### SUPPLIED INFORMATION
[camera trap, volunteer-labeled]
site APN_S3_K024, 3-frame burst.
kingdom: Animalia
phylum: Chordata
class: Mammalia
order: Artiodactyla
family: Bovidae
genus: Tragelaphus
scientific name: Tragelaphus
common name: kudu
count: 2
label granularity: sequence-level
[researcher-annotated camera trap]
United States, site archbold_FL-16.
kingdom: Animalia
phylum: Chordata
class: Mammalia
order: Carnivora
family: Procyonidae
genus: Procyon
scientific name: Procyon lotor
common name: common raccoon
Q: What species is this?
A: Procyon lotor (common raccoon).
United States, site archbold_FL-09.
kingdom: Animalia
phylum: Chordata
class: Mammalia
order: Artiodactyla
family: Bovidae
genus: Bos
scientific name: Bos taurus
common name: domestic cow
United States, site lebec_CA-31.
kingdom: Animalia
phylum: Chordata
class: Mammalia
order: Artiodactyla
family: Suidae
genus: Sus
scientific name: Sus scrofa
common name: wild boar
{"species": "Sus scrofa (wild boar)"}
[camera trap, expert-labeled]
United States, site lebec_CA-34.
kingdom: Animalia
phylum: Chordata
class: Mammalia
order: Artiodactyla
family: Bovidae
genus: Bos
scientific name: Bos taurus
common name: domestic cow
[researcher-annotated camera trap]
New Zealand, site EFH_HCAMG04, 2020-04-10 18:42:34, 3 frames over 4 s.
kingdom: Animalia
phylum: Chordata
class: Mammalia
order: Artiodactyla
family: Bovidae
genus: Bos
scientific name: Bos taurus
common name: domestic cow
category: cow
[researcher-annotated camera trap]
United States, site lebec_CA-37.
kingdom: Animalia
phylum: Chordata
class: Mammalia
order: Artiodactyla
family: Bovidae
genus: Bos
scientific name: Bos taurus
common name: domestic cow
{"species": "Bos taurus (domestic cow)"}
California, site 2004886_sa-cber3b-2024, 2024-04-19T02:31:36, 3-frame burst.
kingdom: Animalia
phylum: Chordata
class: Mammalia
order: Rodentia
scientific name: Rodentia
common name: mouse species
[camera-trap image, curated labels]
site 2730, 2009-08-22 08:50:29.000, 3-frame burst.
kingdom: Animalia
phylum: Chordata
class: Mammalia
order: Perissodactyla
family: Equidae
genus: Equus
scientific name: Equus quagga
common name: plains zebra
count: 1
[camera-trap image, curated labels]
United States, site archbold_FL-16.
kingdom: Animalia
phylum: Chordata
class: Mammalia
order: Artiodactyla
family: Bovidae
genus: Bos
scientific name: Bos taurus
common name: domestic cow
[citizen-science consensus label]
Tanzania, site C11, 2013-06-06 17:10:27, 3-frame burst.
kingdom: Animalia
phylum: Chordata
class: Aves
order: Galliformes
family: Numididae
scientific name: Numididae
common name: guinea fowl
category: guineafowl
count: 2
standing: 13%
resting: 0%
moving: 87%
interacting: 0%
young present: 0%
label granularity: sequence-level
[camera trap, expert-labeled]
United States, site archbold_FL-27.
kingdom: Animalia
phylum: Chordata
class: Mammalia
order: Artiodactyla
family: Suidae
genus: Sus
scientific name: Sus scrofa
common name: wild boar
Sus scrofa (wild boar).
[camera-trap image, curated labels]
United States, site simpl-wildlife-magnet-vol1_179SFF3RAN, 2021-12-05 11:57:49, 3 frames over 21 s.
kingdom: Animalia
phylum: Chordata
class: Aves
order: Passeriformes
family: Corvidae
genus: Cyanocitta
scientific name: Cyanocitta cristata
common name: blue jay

### THE PROBLEM
Reproduce the data above in full, with no line missing.

### EXERCISE RESPONSE
[camera trap, volunteer-labeled]
site APN_S3_K024, 3-frame burst.
kingdom: Animalia
phylum: Chordata
class: Mammalia
order: Artiodactyla
family: Bovidae
genus: Tragelaphus
scientific name: Tragelaphus
common name: kudu
count: 2
label granularity: sequence-level
[researcher-annotated camera trap]
United States, site archbold_FL-16.
kingdom: Animalia
phylum: Chordata
class: Mammalia
order: Carnivora
family: Procyonidae
genus: Procyon
scientific name: Procyon lotor
common name: common raccoon
Q: What species is this?
A: Procyon lotor (common raccoon).
United States, site archbold_FL-09.
kingdom: Animalia
phylum: Chordata
class: Mammalia
order: Artiodactyla
family: Bovidae
genus: Bos
scientific name: Bos taurus
common name: domestic cow
United States, site lebec_CA-31.
kingdom: Animalia
phylum: Chordata
class: Mammalia
order: Artiodactyla
family: Suidae
genus: Sus
scientific name: Sus scrofa
common name: wild boar
{"species": "Sus scrofa (wild boar)"}
[camera trap, expert-labeled]
United States, site lebec_CA-34.
kingdom: Animalia
phylum: Chordata
class: Mammalia
order: Artiodactyla
family: Bovidae
genus: Bos
scientific name: Bos taurus
common name: domestic cow
[researcher-annotated camera trap]
New Zealand, site EFH_HCAMG04, 2020-04-10 18:42:34, 3 frames over 4 s.
kingdom: Animalia
phylum: Chordata
class: Mammalia
order: Artiodactyla
family: Bovidae
genus: Bos
scientific name: Bos taurus
common name: domestic cow
category: cow
[researcher-annotated camera trap]
United States, site lebec_CA-37.
kingdom: Animalia
phylum: Chordata
class: Mammalia
order: Artiodactyla
family: Bovidae
genus: Bos
scientific name: Bos taurus
common name: domestic cow
{"species": "Bos taurus (domestic cow)"}
California, site 2004886_sa-cber3b-2024, 2024-04-19T02:31:36, 3-frame burst.
kingdom: Animalia
phylum: Chordata
class: Mammalia
order: Rodentia
scientific name: Rodentia
common name: mouse species
[camera-trap image, curated labels]
site 2730, 2009-08-22 08:50:29.000, 3-frame burst.
kingdom: Animalia
phylum: Chordata
class: Mammalia
order: Perissodactyla
family: Equidae
genus: Equus
scientific name: Equus quagga
common name: plains zebra
count: 1
[camera-trap image, curated labels]
United States, site archbold_FL-16.
kingdom: Animalia
phylum: Chordata
class: Mammalia
order: Artiodactyla
family: Bovidae
genus: Bos
scientific name: Bos taurus
common name: domestic cow
[citizen-science consensus label]
Tanzania, site C11, 2013-06-06 17:10:27, 3-frame burst.
kingdom: Animalia
phylum: Chordata
class: Aves
order: Galliformes
family: Numididae
scientific name: Numididae
common name: guinea fowl
category: guineafowl
count: 2
standing: 13%
resting: 0%
moving: 87%
interacting: 0%
young present: 0%
label granularity: sequence-level
[camera trap, expert-labeled]
United States, site archbold_FL-27.
kingdom: Animalia
phylum: Chordata
class: Mammalia
order: Artiodactyla
family: Suidae
genus: Sus
scientific name: Sus scrofa
common name: wild boar
Sus scrofa (wild boar).
[camera-trap image, curated labels]
United States, site simpl-wildlife-magnet-vol1_179SFF3RAN, 2021-12-05 11:57:49, 3 frames over 21 s.
kingdom: Animalia
phylum: Chordata
class: Aves
order: Passeriformes
family: Corvidae
genus: Cyanocitta
scientific name: Cyanocitta cristata
common name: blue jay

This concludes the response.